Note that this is the kind of scale of loop that is needed. Simple feedback loops in neural networks (such as in recurrent networks) are occasionally suggested as providing the necessary looping. They will likely be involved in the right kind of systems, but they are not enough by themselves. They do not represent the looping of a system that contains all the tools for the hierarchical shifts, component reference, and self (as a whole) reference that is required.

If we want to build strange loops, then we must build agents that interact with an environment.1

Moving Up In A Hierarchy

Consider the following problem: you have a network as pictured below, where the inputs are low level information represented by different colours. The colours travel upwards through the network, and each line they travel up has an associated weight, which changes the colours as they combine, separate, strengthen and weaken. The aim is to set the weights of the network so that whatever is input, the output is identical to it.

An easy way to do this is to set the weights so that they do not make any changes to the colours. The low level information moves up the network unchanged at each step and the problem is solved.

However, we can do something much more interesting. Suppose that you follow standard machine learning techniques. You start with random weights and the colours change unpredictably as they go through the system. At first the output looks nothing like the inputs. But, you can see which direction to tweak the final weights to get the output closer to what you want. Once you've tweaked those, you can slowly backtrack through the network making little changes so that it's more likely to give the answer you want. Repeat this process enough times and you may be able to get the right outputs. Because you started with random weights, your solution probably won't be as neat as the one above. The colours in the middle will probably look nothing like the inputs. Yet it will still work.

The information in the inputs gets shuffled around and manipulated, but always in such a way that it can be undone. This solution also works, and is slightly more interesting than the direct copying version.

Now for the exciting part! We can start to involve a 'shifting up in hierarchy' by squeezing the middle of the network, as shown below.

Somehow the information that can be used to recreate the original input needs to squeeze through the bottleneck that has just been created in the middle. Previously, the information for 16 colours was encoded using a different 16 colours; now it needs to be encoded in just 6. Whereas before, it was possible to just shuffle the information around, now it needs to be encoded more efficiently. This will not always be possible, but if there are the right kind of patterns across the set of possible inputs, it can be done.

Comparing to Human Loops

It may seem that the methods mentioned here are far removed from the human case, but this is not true. I mentioned in the last part that the brain was trying to understand the low level information by actively guessing at what it might contain. This can be imagined like a folded over (and highly interconnected) version of the method above. The low-level is encoded into higher level concepts that are simultaneously used to actively guess the incoming data working back down. Of course, there is no distinct top in the human case. Shown below is just one idealised subcomponent of a larger, messier, figure.

Efficient Encoding Example

To make this more concrete, consider the example shown below (from the DeepMind dSprites dataset). An input is a single image from the gif consisting of 4096 individual colour values.
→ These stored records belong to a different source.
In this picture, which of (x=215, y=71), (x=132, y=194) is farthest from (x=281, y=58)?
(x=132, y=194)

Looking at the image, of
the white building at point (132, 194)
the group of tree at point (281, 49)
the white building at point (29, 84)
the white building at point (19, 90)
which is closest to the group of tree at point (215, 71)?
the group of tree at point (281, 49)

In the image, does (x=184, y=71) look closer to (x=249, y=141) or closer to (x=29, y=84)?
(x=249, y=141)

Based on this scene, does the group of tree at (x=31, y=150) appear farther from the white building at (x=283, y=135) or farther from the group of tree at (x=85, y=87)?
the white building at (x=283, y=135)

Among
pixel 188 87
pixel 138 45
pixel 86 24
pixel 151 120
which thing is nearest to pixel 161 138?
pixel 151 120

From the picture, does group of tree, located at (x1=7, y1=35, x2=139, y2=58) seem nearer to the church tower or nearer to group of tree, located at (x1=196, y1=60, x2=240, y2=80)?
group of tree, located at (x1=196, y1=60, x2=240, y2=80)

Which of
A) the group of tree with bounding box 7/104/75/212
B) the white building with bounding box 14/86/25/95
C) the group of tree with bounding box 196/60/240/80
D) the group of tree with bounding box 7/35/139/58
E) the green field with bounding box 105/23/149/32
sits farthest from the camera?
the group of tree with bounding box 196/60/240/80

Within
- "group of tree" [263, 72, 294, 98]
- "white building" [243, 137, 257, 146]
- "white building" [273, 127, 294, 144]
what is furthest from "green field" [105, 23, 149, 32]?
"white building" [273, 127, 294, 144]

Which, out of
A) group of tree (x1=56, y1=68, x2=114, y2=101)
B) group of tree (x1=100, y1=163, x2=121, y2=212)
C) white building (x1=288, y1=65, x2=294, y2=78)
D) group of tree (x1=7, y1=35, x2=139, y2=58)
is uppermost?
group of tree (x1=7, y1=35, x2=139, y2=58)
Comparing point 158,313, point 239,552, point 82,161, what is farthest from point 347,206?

The goal in this case would be to output the exact same colours after having squeezed that information through the bottleneck in the centre.

We can see that this is possible if the middle values come to encode information such as type of shape, size of shape, orientation of shape, and position of shape. If I told you that the shape was a square, along with its size, location, and rotation, then it should be possible to recreate the image. The bottom half of the network learns to encode the high level information. The top half of the network has the job of reconstructing the image. While in practice there are many challenges with getting such an encoding, it can theoretically be done. The low level information of many individual colour values has been converted into high level information such as type of shape and location.

Not only is it possible to build a system with a moving up in hierarchy, but it is an active and fruitful research area in current machine learning.

Considering Components of the System

This time, I'll switch the order and discuss the ability to reference components of the system first. Remember that again, the loop in question is between an agent, its actions, and its observations from the environment. For it to count as a strange loop, the system must contain encodings that are about the possibilities for action which are then used in determining the course of action. This way the high-level understanding can reference itself and also feeds back into the low level system (via interaction with the environment), closing the loop.

Encoding Actions

There are many proponents of the view that our experience of the world (and under my account, therefore also our underlying model) is built up from the possibilities we have for interaction, as opposed to inherent properties of the world itself.2 I won't repeat their arguments here. Instead, I present an interactive experiment that may help demonstrate this view, and also argue that just as it applies to us, it applies to AI systems learning to interact with their environment.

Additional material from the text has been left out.